Court of Appeal did not disturb the High Court’s finding that the Iban concept of pemakai menoa exists
The Court of Appeal overturned the High Court decision on 9 July 2005,[9] holding that there was insufficient proof of occupation by the (Iban) respondents in the disputed area, although they had satisfied the test for native customary rights in the adjacent area. Nonetheless, the Court of Appeal did not disturb the High Court’s finding that the Iban concept of pemakai menoa exists. This is a milestone for native customary rights in Sarawak
Common law respects the pre-existence of rights under native law and customs
The Court of Appeal endorsed the exposition of the law by the learned judge of the High Court when he argued that the common law respects the pre-existence of rights under native laws or customs and that these rights do not owe their existence to statutes.

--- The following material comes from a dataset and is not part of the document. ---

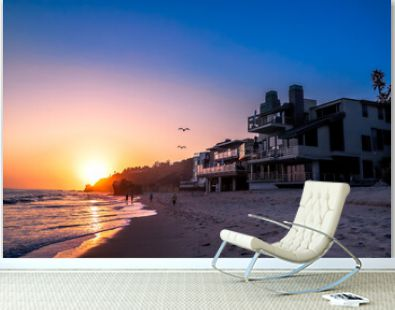 a stunning shot of the sunset at the beach with birds in flight in the sky, homes on the beach and people walking on the beach at El Matador beach in Malibu California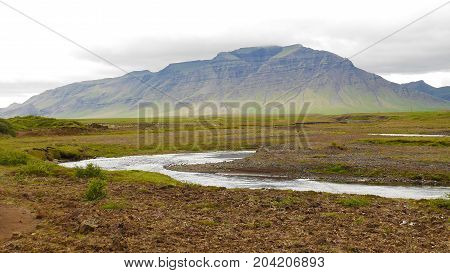 Winding river with mountains behind, Snaefellsnes peninsula, Iceland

Legislation is only relevant to determine how many of those native customary rights have been extinguished. It affirmed that the Land Code does not abrogate native customary rights that existed before the passing of that legislation, but held that natives are no longer able to claim new territory without a permit from the Superintendent of Lands and Surveys under Section 10 of the code. It also agreed with the High Court that the rights held under a licence ‘cannot be terminable at will’, for they can only be extinguished in accordance with laws subject to payment of compensation. Any discussion of the development of native customary rights must therefore bear in mind that, despite the provision of Section 5, the native concept of land is broader than the restrictive statutory provisions.
Estate Development is government’s choice to bring progress to Dayak
As the state seeks to accelerate land development under its broader ‘politics of development’ (Jitab and Ritchie 1991), the medium that is felt best suited to bring ‘development and progress’ to the natives is estate development. This involves lands which some native groups claim to be their communal lands
Dayakbaru:
Dayakbaru do not agree that the current equity / profit sharing model under “Konsep Baru” is helping Dayak to eradicate poverty.In fact, the 60 years agreement rob the Dayak of their rights without a guarantee that the land will revert to Dayak ownership after 60 years.
The dividends from Konsep JV does not commenserate with Dayak investment through providing cheap land to investors. Dayak has suffered froma business agreement that grossly favour the investor party.